The appearance of a Mistral-class ship in the Baltic or the Black Sea would affect the power-balance to the detriment of Russia’s vulnerable maritime neighbors. It would necessitate some counter-measures, which NATO may well be called upon to undertake, after failing to discourage the proposed sale.
France may be the land of Colbert, but this government keeps silent about its mercantilist motivations in pushing the Mistral sale to Russia. For Sarkozy, this is in part an employment-creation project to rescue French naval shipyards from unemployment and insolvency. For Russia, however, this is a project to create a modern naval construction sector almost from scratch.
The sides have been bargaining since November 2009 over the terms of the deal for four ships. The agreed price tag is in the range of Euros 500 million for one Mistral-class ship, without combat equipment. Moscow seeks the transfer of advanced French electronics and other technologies and insists on building the third and fourth ships completely in Russia under French license. Paris would withhold the most advanced technology components, and wants to build the first two ships completely in French shipyards. The haggling is down to the construction work on the second ship, which may end up being shared by the two national industries.

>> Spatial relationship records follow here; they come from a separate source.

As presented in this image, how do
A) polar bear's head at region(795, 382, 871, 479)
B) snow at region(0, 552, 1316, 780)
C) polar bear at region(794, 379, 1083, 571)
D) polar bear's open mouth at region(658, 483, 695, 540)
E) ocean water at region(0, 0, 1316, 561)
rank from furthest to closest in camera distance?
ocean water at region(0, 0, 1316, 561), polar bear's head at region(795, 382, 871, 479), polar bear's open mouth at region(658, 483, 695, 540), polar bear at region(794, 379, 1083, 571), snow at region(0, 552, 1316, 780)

In Moscow, Deputy Prime Minister, Igor Sechin, has orchestrated another move to make the French nervous. Sechin chairs the inter-departmental commission that handles the Mistral procurement; and is also chairing the state-owned United Shipbuilding Corporation, the designated general contractor for building Mistral-class warships under license. In line with the Russian government’s tactics, Sechin is signaling that Moscow could turn to other international shipbuilders, or ultimately to Russian shipbuilders, if France does not sweeten the terms of the Mistral deal for Russia.
In recent days, the managements of several Russian shipyards have asked Russia’s Anti-Monopoly Service to investigate the proposed Mistral procurement, for possible violations of Russia’s anti-monopoly legislation. These managements complain that the government has chosen the Mistral option without a tender; that some other international shipbuilders can offer competitive analogues to the Mistral; and that several shipyards within the United Shipbuilding Corporation could themselves build a foreign-licensed Mistral analogue within three years. Of the petitioning shipyards, several belong to the United Shipbuilding Corporation outright, while several others are currently being folded into it. Both groups are acting in solidarity with each other (Interfax, July 13, 15; Kommersant, July 15).
Thus, Sechin’s subsidiaries ostensibly seek anti-monopoly action in a case handled by Sechin himself for the Russian government. The petitioning shipyard managements include those of Sevmash, Yantar, Admiralty Wharfs, and Baltiyskii Zavod. Meanwhile, Russian officials continue parallel talks with Dutch and Spanish shipbuilders of Mistral-class analogues and, most recently, with the South Korean Daewoo’s shipbuilding division (Interfax, July 15).
Unsurprisingly, while the French look eager for a quick deal, Moscow continues playing hard ball. The Kremlin apparently feels that if can play cat to Sarkozy’s supplicant mouse.